Which lines in the rows below contain the word "window", with case counting? Report each of those lines in full.

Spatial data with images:
[start]

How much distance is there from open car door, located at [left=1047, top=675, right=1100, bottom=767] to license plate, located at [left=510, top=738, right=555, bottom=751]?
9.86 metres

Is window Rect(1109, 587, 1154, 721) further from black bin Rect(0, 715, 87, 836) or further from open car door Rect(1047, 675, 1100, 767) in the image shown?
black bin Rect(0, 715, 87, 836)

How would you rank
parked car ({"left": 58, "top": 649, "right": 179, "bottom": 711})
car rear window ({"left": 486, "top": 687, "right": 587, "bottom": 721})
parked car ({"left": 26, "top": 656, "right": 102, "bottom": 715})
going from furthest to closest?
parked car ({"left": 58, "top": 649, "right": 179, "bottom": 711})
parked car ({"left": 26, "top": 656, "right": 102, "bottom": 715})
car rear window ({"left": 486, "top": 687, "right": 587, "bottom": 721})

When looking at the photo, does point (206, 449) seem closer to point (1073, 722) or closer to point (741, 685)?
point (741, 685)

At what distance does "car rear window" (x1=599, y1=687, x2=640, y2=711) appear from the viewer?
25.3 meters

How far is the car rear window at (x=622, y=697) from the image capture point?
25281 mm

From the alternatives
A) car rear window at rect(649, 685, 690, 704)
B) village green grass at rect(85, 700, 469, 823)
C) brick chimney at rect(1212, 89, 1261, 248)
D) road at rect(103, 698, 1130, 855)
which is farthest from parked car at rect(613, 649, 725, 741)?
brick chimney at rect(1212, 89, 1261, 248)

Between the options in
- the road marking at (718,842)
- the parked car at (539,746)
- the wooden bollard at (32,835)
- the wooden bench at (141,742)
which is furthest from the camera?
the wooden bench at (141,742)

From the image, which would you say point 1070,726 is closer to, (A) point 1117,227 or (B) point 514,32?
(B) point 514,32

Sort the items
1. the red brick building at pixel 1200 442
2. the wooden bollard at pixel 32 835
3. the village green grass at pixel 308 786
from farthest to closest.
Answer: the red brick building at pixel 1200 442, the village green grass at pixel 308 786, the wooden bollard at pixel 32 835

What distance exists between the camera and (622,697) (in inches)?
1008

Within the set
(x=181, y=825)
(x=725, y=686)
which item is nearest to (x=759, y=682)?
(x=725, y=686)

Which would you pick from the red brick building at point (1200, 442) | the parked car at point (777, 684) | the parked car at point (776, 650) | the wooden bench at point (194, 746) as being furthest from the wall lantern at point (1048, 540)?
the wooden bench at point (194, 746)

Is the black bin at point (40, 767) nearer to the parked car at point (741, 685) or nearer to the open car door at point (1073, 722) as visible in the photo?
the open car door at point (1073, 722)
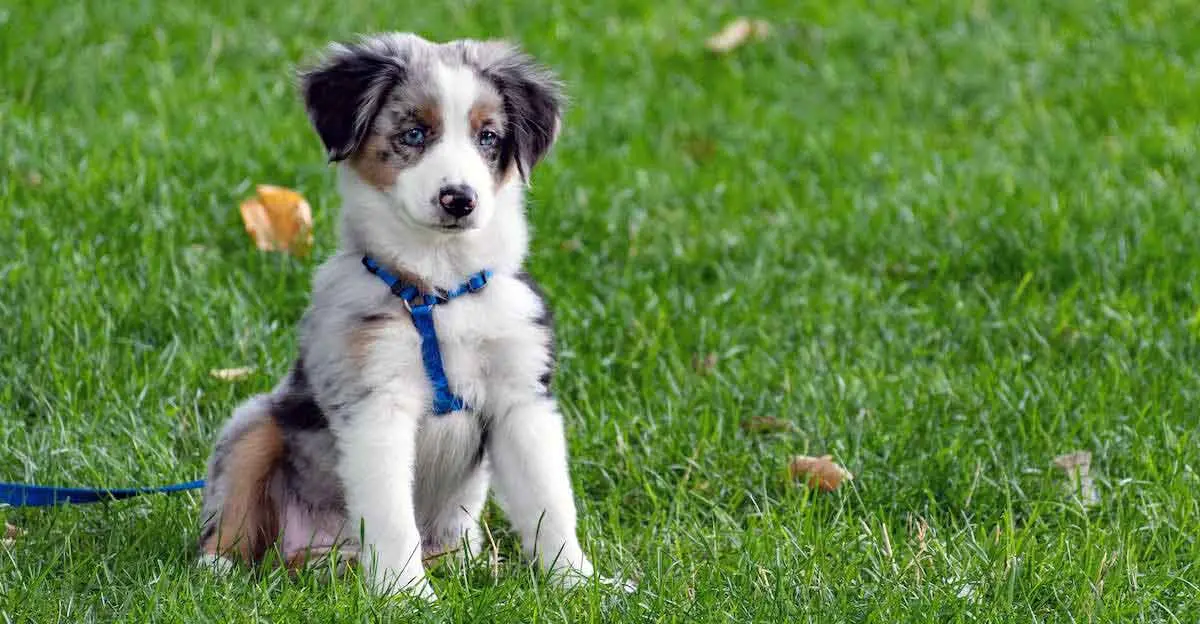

[end]

◆ Task answer:
Is window Rect(1109, 587, 1154, 721) further from black bin Rect(0, 715, 87, 836) or further from open car door Rect(1047, 675, 1100, 767) in the image shown?
car rear window ({"left": 486, "top": 687, "right": 587, "bottom": 721})
car rear window ({"left": 486, "top": 687, "right": 587, "bottom": 721})
At what distance does "car rear window" (x1=599, y1=687, x2=640, y2=711) appear from the viewer?
How far is the car rear window at (x=622, y=697) from the image capture point?
A) car rear window at rect(649, 685, 690, 704)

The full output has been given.